In the climate emergency debate itself, planning chair Sarah Merrill noted the “phenomenal pressure” housing targets and population growth had brought to the borough.
“We really need to tackle this climate change issue head on, and we really need some groundbreaking policies, and we need to lead the way here,” Merrill said, adding that she had proposed encouraging developers to “do away with concrete”.
“The emissions from concrete, if it were a country, would be the third biggest in the world behind the United States and China. The way we can do this is by encouraging developers to build with timber plus laminated timber, and this can also help to build our local economy.”
Merrill called for “major infrastructure in the north and south of the borough to try to alleviate the pressure on the rail network”, and to revisit a proposal to build an anaerobic digester to deal with organic waste. (A plan to build one with Bexley Council a decade ago came to nothing.)
‘The car is not king’
Labour councillor John Fahy, a former deputy leader of a council which has backed many huge retail park schemes in recent years, added his congratulations to climate change activists. “We need to embrace the kinds of suggestion being made instead of considering them off the wall,” he said, referencing the Welsh government’s cancellation of an extension to the M4, “recognising that the car is not king”.
The council’s deputy leader, David Gardner, spoke of “living streets… principally for pedestrians, then for cyclists, then to access public transport, where children can play safely, where neighbours can talk to each other… they can still park their car in the road if they have one, but they are far less likely to use their car”. “It will help with obesity, wellbeing, a sense of community cohesion, and because you can have pocket parks, you can increase biodiversity,” he added.
And Labour councillor Mehboob Khan said: “It’s important that we work in partnership with the community. It’s important to bring ideas from the council chamber together, but the energy, the thrust, the dynamism and the innovation is not just going to come from council officers or from ourselves; it’s going to come from people in the spectators’ gallery” – the same people prevented from coming into the chamber by council officers – “and by working with them, we can truly make Greenwich the greenest borough in the country.”
While climate activists will have been pleased to have had some recognition of their cause last night, but it did not take long for councillors – sat around a table of single-use plastic cups and plastic water bottles on what used to be the press desk – to return to business as usual.
Flustered and ill-briefed
Just a few minutes later, a resident of Winn Road in Lee, on the borough’s southern border, spoke about a petition they had submitted for more traffic calming measures to prevent rat-running. Most of the road itself is in Lewisham borough, but half the residents are in Greenwich, and they wanted Greenwich to take some action in the small part of the road it controls to slow traffic coming from the A20.
Despite David Gardner’s words about “living streets”, and John Fahy’s declaration that the car was no longer king, council officers’ response was to pass the whole issue to Lewisham.

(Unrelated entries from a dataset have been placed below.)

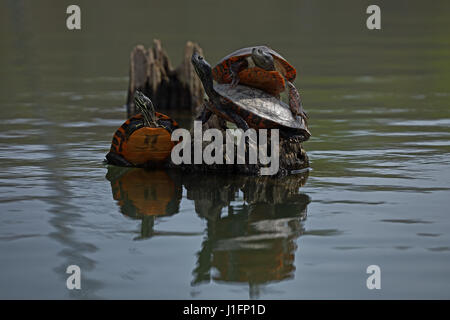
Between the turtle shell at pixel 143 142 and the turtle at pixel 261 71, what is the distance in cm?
75

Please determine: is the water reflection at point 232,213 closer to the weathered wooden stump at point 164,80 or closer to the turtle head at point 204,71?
the turtle head at point 204,71

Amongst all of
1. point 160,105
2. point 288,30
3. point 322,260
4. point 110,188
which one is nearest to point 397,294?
point 322,260

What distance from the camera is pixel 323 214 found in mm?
6055

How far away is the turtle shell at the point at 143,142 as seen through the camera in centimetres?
753

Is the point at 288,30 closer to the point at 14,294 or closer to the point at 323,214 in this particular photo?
the point at 323,214

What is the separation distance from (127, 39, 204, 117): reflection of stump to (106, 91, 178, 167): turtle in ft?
13.9

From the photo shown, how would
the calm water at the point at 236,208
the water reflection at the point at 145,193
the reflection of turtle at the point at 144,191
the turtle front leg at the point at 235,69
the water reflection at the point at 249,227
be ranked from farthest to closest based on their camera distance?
the turtle front leg at the point at 235,69 < the reflection of turtle at the point at 144,191 < the water reflection at the point at 145,193 < the water reflection at the point at 249,227 < the calm water at the point at 236,208

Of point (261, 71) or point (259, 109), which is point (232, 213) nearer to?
point (259, 109)

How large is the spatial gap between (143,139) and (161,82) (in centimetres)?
469

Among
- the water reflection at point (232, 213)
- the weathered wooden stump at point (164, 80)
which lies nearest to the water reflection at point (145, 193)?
the water reflection at point (232, 213)

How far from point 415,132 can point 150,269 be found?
5509mm

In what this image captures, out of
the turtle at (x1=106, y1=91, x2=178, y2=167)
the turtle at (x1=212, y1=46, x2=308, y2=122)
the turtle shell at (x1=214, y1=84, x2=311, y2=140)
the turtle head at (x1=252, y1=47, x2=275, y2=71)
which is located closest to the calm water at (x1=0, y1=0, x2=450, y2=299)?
the turtle at (x1=106, y1=91, x2=178, y2=167)

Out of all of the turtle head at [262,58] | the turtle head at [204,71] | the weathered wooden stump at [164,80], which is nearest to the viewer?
the turtle head at [262,58]

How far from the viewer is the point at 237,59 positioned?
293 inches
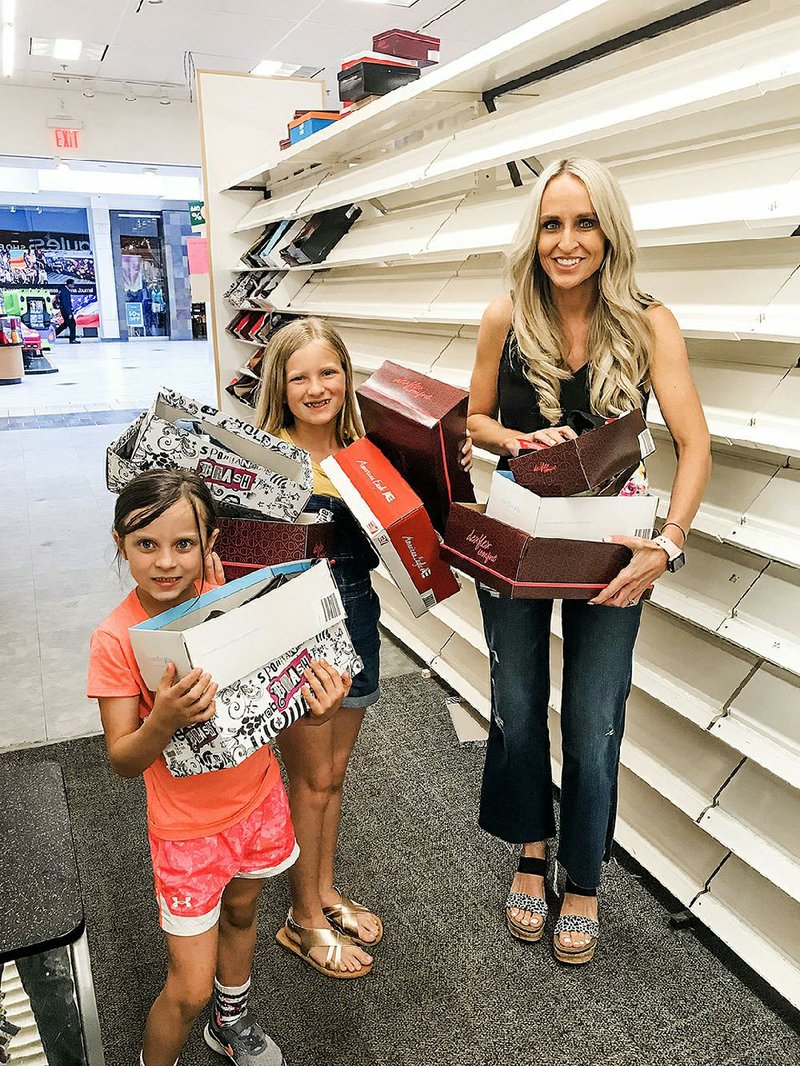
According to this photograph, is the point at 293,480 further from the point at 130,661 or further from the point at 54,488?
the point at 54,488

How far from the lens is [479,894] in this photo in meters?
2.12

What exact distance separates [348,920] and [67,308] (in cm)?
2235

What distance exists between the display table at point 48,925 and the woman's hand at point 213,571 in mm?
396

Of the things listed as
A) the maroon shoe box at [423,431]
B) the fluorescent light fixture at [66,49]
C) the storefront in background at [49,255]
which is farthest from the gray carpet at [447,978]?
the storefront in background at [49,255]

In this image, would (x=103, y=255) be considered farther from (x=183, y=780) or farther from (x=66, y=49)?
(x=183, y=780)

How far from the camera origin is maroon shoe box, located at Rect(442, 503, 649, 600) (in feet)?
5.06

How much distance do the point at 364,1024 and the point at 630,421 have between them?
51.6 inches

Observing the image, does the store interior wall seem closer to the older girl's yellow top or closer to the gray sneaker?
the older girl's yellow top

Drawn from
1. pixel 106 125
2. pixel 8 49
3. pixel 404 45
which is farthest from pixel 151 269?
pixel 404 45

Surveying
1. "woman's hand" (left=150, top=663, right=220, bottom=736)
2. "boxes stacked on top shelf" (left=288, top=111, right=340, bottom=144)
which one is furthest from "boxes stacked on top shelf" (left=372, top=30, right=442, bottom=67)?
"woman's hand" (left=150, top=663, right=220, bottom=736)

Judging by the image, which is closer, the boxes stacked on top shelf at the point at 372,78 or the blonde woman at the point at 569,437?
the blonde woman at the point at 569,437

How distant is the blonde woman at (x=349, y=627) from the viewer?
1.66 meters

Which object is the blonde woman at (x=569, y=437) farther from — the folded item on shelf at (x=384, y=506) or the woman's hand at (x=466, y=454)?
the folded item on shelf at (x=384, y=506)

The petitioners’ representatives explained that they were Greenwich residents and they wanted to see it take action on its section of the road, because Lewisham’s measures had been ineffective.
Looking flustered and ill-briefed, Scott-McDonald promised to read up on the issue, but doubled down on the officers’ response that “Winns Road” was in the borough of Lewisham, largely ignoring most of what the petitioners’ representative had to say.
For all the warm words, the biggest stumbling block to Greenwich councillors’ climate emergency appears, as it too often does, to come from Greenwich councillors themselves.